PoC: Added initial Knowledge Graph support
Knowledge Graph
This PR introduces knowledge graph capabilities.
What is a knowledge graph?
A knowledge graph is a collection of nodes and edges that represent entities or concepts, and their relationships, such as facts, properties, or categories. It can be used to query or infer factual information about different entities or concepts, based on their node and edge attributes.
Changes Made
-
Knowledge Graph Support:
- Added support for integrating a knowledge graph into the project. This feature allows for the combination of the knowledge graph with the vector store to leverage different contextual sources.
-
Neo4j Graph Store Provider:
- Integrated a Neo4j Graph Store provider. A graph database like Neo4j is instrumental in managing complex relationships between data entities. By representing data as nodes and relationships, it enables efficient querying and traversal of interconnected data, making it an ideal choice for implementing a knowledge graph. Additionally, it offers powerful querying capabilities such as pattern matching, making it easier to extract insights from interconnected data.
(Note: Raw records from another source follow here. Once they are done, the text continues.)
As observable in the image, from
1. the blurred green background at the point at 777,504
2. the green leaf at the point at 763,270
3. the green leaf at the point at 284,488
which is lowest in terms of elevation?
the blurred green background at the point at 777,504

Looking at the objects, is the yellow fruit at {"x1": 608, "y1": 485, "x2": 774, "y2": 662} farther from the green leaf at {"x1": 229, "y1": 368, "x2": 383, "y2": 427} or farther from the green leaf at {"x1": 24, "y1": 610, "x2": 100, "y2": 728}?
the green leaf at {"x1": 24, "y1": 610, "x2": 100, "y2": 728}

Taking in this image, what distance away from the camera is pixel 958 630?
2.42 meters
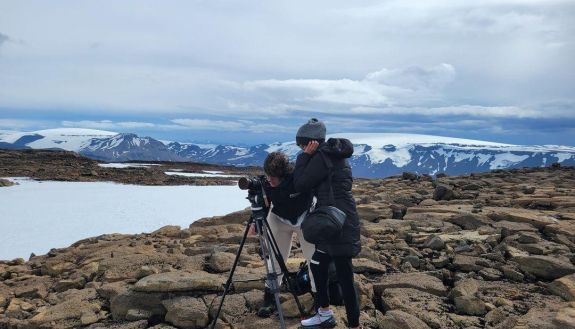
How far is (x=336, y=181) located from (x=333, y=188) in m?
0.11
- During development, encountered issues related to lowercase and string formatting, which have been addressed in this PR.
-
RDF File Support (Turtle Syntax):
- Implemented support for ingesting RDF files in Turtle syntax into the graph. RDF files represent data in a graph-like structure using subject-predicate-object triples. This allows us to incorporate structured data into the knowledge graph, facilitating richer data representation and enabling advanced querying and analysis.
- The main reason for implementing RDF in the project is to allow processing any kind of linked data on the web locally, following the principles of the project.
- To generate a Wikidata RDF file, a sample Jupyter notebook has been provided: here.
-
Router Retriever Support (Ensemble retrievers):
- Added support for router retrievers, allowing the simultaneous use of multiple sources with a score ranking mechanism. This enhancement enhances the project's ability to retrieve information from diverse sources and prioritize the most relevant results.
- This feature has been limited to use just one source in this version, it would be nice to parametrize this information in configuration or define a better selection strategy :).
TODO
- [ ] Ingesting files to Knowledge Graph using ParallelizedIngestComponent, BatchIngestComponent, PipelineIngestComponent
- [ ] Refactor code to support VectorIndex and KnowledgeGraphIndex
- [ ] More Graph providers like Nebula.
- [ ] Allow specific extensions when a provider is enabled e.g. RDF can be used when any GraphStore provider is enabled.
- [ ] Refactor methods to better identification between vector and graph components.
How to activate it?
In order to select one or the other, set the graphstore.database property in the settings.yaml file to neo4j. It will be need to install extra graph-stores-neo4j.
graphstore:
database: neo4j
To configure Neo4J connection, set the neo4j object in the settings.yaml.
neo4j:
url: neo4j://localhost:7687
username: neo4j
password: password
database: neo4j
Run local Neo4J using Docker
To run Neo4j using Docker, you can use the following command:
docker run \
--restart always \
--publish=7474:7474 --publish=7687:7687 \
--env NEO4J_AUTH=neo4j/password \
-e NEO4J_apoc_export_file_enabled=true \
-e NEO4J_apoc_import_file_enabled=true \
-e NEO4J_apoc_import_file_use__neo4j__config=true \
-e NEO4JLABS_PLUGINS='["apoc"]' \
-v $PWD/data:/data -v $PWD/plugins:/plugins \
neo4j:5.18.0
Is the Knowledge Graph functionality working? Has anyone tried it?
Is the PR still alive? Are you going to make it more generic such that it will be able to support more Graph Databases?